2019年3月16日土曜日

銭湯でよく見かける黄色の風呂桶「ケロリン桶」のひみつ







この黄色い桶を一度は目にしたことがあるでしょう。
通称「ケロリン桶」。日本全国の銭湯や公衆浴場で幅広く使用されている風呂桶です。
今回はこのケロリン桶についてご紹介します。


そもそもケロリンって?

ケロリンとは、富山めぐみ製薬から製造販売されている、非ピリン系の鎮痛薬です。

富山めぐみ製薬は、「富山のくすり」ブランドを育成することを目的として、株式会社廣貫堂・大協薬品工業株式会社・内外薬品株式会社の三社が共同で設立した会社です。

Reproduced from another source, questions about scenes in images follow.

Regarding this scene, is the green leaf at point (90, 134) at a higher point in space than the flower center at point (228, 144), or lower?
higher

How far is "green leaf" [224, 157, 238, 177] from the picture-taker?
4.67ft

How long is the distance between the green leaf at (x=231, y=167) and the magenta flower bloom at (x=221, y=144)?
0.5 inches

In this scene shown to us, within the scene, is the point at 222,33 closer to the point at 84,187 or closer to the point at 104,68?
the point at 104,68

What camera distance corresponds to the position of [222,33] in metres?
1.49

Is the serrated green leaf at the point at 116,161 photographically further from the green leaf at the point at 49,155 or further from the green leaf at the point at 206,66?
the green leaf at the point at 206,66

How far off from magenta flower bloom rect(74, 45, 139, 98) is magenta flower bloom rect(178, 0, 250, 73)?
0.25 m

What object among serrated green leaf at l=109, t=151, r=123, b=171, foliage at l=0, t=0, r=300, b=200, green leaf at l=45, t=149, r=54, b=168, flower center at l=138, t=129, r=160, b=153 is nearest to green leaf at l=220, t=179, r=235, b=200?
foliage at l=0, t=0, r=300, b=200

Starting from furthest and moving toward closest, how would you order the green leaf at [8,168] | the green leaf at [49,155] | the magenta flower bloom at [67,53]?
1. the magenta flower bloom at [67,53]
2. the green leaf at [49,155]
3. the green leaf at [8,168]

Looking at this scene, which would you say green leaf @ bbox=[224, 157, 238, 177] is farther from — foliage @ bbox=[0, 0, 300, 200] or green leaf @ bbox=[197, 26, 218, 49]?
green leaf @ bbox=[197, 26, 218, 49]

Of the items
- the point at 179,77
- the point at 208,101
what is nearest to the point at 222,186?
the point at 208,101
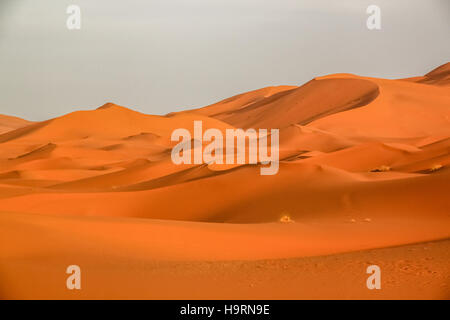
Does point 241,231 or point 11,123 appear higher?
point 11,123

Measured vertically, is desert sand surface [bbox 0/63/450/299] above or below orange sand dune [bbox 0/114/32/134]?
below

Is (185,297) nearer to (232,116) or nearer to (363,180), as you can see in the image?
(363,180)

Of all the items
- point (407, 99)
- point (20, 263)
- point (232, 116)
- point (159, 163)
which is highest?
point (232, 116)

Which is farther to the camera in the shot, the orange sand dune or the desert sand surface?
the orange sand dune

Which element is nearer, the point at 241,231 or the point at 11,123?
the point at 241,231

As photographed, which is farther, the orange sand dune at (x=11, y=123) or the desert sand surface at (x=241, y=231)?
the orange sand dune at (x=11, y=123)

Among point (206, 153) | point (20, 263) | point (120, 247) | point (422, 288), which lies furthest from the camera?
point (206, 153)

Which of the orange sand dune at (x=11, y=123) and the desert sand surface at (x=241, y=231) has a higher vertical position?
the orange sand dune at (x=11, y=123)

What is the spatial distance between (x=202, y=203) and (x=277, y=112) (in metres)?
56.9

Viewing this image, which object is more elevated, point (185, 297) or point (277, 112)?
point (277, 112)

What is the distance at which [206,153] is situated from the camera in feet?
125

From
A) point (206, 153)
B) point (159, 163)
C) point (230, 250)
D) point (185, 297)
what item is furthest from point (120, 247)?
point (206, 153)

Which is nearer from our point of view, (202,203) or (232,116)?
(202,203)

桶は見たことがあっても、こちらの薬を見たことがない人は多いと思います。

頭痛・生理痛・歯痛に効果があり、痛みと熱を素早く抑えるとうたわれています。
眠くなる成分は入っていないため、車を運転する前に服用しても安心。

ケロリン桶誕生の由来

1963年、内外薬品では、ケロリンをはじめとした置き薬向け製品は好調でしたが、全国に薬局薬店がふえ、ケロリンを置いてもらいたいという夢を抱くようになりました。そして夢の実現に向かって全国の薬局薬店をまわり始めたのです。 そんなとき、内外薬品に睦和商事の当時営業スタッフだった山浦氏(現睦和商事社長)から「湯桶にケロリンの広告を出しませんか?」と持ち掛けられたのがキッカケだそうです。


当時の銭湯は木製の湯桶を使用していましたが、衛生上の問題から合成樹脂製の桶に切り替わりつつある時期でした。「風呂桶を使った広告は多くの人が目にするはず」ということで話がまとまり、東京温泉(東京駅八重洲口)に置いたのが最初です。

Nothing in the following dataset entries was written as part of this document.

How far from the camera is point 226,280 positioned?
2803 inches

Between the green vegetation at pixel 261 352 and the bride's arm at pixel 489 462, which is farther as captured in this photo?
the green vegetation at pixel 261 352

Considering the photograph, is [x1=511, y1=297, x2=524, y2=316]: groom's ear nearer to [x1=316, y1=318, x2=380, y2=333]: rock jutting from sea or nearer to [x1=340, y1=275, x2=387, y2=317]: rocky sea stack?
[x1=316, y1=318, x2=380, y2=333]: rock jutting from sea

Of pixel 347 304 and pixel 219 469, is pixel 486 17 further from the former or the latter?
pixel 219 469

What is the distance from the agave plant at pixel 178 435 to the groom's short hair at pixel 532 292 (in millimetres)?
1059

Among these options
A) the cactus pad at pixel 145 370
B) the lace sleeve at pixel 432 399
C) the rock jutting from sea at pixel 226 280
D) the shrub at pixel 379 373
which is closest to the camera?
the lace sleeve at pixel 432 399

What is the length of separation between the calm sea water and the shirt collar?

また、ビジネスモデルとしても良くできており、ケロリン桶1個当たりの原価が600円、その半額の300円を内外薬品が広告費として負担するのが大まかな目安だったようです。この条件だと銭湯側は1個300円でケロリン桶を仕入れることが可能。ケロリンをPRしたい内外薬品にとっても、桶を安く仕入れたい銭湯にとっても、双方にメリットがあったわけです。

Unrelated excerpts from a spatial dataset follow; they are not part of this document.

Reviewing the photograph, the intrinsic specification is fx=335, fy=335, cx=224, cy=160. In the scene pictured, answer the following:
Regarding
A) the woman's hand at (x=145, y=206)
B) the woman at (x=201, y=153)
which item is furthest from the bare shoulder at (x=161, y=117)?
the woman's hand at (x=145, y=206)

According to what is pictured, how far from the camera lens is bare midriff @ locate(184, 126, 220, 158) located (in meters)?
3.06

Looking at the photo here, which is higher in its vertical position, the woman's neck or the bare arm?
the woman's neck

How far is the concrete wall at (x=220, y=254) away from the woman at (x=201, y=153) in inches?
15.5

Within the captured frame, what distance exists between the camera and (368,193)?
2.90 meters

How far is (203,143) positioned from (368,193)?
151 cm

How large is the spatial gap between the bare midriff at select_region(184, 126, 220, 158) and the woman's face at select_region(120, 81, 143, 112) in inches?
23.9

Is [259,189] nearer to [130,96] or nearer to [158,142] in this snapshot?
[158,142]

これが好評を博し、ケロリンの桶は全国の銭湯・温泉・ゴルフ場などの浴室へと波及していったのです。以来、延べ250万個も納入。現在も年4、5万個のペースで納入が続けられています。
風呂桶に広告、というアイデアが素晴らしいですよね。思いつきそうでなかなか思いつかない。

ケロリン桶の特徴

とても頑丈

一番の特徴はその頑丈さ。別名「永久桶」とも呼ばれるほどです。
ポリプロピレン樹脂製で、銭湯で子供が蹴飛ばしても、腰掛けにされてもビクともしないのがウリとのこと。
管理人も初めて桶に触れたときはその硬さに少しビックリしたのを覚えています。

また、広告印刷がプラスチックの表面にではなく、内部に埋め込まれるキクプリントという技術を採用しているため、文字が消えにくいのが特徴です。

結果的に桶が長持ちし代替の必要があまりないから、長期間の広告効果も期待でき、他社の参入も許さなかったわけですね。かしこい。

鮮やかな黄色

なんといってもその鮮やかな黄色が風呂場ではとても目立ちます。
しかし製造当初は実は白色だったそうです。湯垢による汚れが目立ったため、後に黄色い桶に改変されたとのこと。


実はいろんな種類がある

一口にケロリン桶といっても、実はさまざまな種類が存在します。





ケロリン桶には関東サイズと関西サイズがあります。

・A型(関東):重さ360g 直径225mm 高さ115mm
・B型(関西):重さ260g 直径210mm 高さ100mm

関西の方が少し小さ目なつくりとなっています。
関西には、湯舟から桶を使ってかけ湯をする習慣があり、関東型を使った場合湯が入りすぎて重くなってしまうからです。





ケロロ軍曹やけものフレンズとのコラボバージョンも。






ストラップや薬用入浴剤もあります。

まとめ

ケロリンが日本の浴場を席巻しているのにはちゃんと理由がありました。
もはや日本の銭湯文化にケロリン桶は外せないですね。
銭湯の数が年々減っている影響もあり、経営は決して楽ではないのかも知れませんが、管理人を含めてたくさんのファンがいます。ぜひこれからも頑張ってほしいものです。